Fragmento proporcionado

Oscar Wilde (Dublín 1854 – París 1900) fue autor de numerosos relatos breves, algunos de ellos escritos para niños, y otros para adultos. En todos ellos brillan a gran altura la finísima ironía y la extrema belleza formal que caracterizan su estilo. Esta es una aproximación muy personal a Wilde, en la que enfrento los recuerdos de mi experiencia lectora infantil con la lectura adulta de algunos de sus cuentos.
Siempre me alegraré de haber descubierto a Oscar Wilde siendo muy pequeña. Hablo del Wilde de verdad, no de ninguna de esas atroces versiones mutiladas que se llaman a sí mismas adaptaciones. A los siete años de edad, quizá ocho, descubrí en casa un librito de mágico aspecto, encuadernado en cuero rojo, con páginas de papel cebolla: una joya de la Colección Crisol, que muchos recordaréis. Era una selección de cuentos de Oscar Wilde, traducidos y anotados por Julio Gómez de la Serna.
Supongo que me atrajo el pequeño tamaño del volumen, que parecía de juguete. Lo abrí, lo hojeé: no había ilustraciones, salvo una fotografía de un joven de gruesos labios y ojos soñadores que sostenía un puro mientras miraba distraídamente a la cámara; pero, aun así, me seguía pareciendo un objeto encantador. Nunca había visto un libro tan pequeño y al mismo tiempo tan cuidado. Era más bonito que todos mis cuentos, por muchos dibujos de colorines que éstos tuvieran. Un libro así debía ser especial, debía estar lleno de secretos y maravillas. Y además se titulaba “Cuentos”, y los cuentos son para los niños, ¿no?

Consigna
Edita el pasaje del texto sobre Oscar Wilde comprendido entre "Siempre me alegraré" y "de la Serna.", ambos incluidos, y reescríbelo cambiando "cuero rojo" por "cuero negro".

Fragmentos de datos
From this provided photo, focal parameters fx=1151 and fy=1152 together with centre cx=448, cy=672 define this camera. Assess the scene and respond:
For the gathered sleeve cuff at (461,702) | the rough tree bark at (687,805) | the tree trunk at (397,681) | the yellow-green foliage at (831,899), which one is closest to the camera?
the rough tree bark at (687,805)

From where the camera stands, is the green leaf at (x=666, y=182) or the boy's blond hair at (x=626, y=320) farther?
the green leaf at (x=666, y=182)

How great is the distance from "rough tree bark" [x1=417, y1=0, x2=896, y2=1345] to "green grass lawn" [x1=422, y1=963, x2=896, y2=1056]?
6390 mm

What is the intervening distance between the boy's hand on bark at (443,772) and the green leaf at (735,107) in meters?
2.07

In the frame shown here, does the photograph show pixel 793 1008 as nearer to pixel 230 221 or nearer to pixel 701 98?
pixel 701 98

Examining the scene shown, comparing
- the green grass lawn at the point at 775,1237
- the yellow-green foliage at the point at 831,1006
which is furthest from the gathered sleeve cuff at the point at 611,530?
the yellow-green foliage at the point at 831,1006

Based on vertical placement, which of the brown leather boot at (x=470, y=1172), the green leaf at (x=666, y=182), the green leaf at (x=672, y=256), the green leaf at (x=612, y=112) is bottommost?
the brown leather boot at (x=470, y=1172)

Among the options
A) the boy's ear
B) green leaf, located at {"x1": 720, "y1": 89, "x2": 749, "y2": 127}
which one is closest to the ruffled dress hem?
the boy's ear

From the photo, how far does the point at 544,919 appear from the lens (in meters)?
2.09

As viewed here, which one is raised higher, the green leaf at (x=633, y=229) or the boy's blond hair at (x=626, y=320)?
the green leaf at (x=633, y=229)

Respuesta del ejercicio
Siempre me alegraré de haber descubierto a Oscar Wilde siendo muy pequeña. Hablo del Wilde de verdad, no de ninguna de esas atroces versiones mutiladas que se llaman a sí mismas adaptaciones. A los siete años de edad, quizá ocho, descubrí en casa un librito de mágico aspecto, encuadernado en cuero negro, con páginas de papel cebolla: una joya de la Colección Crisol, que muchos recordaréis. Era una selección de cuentos de Oscar Wilde, traducidos y anotados por Julio Gómez de la Serna.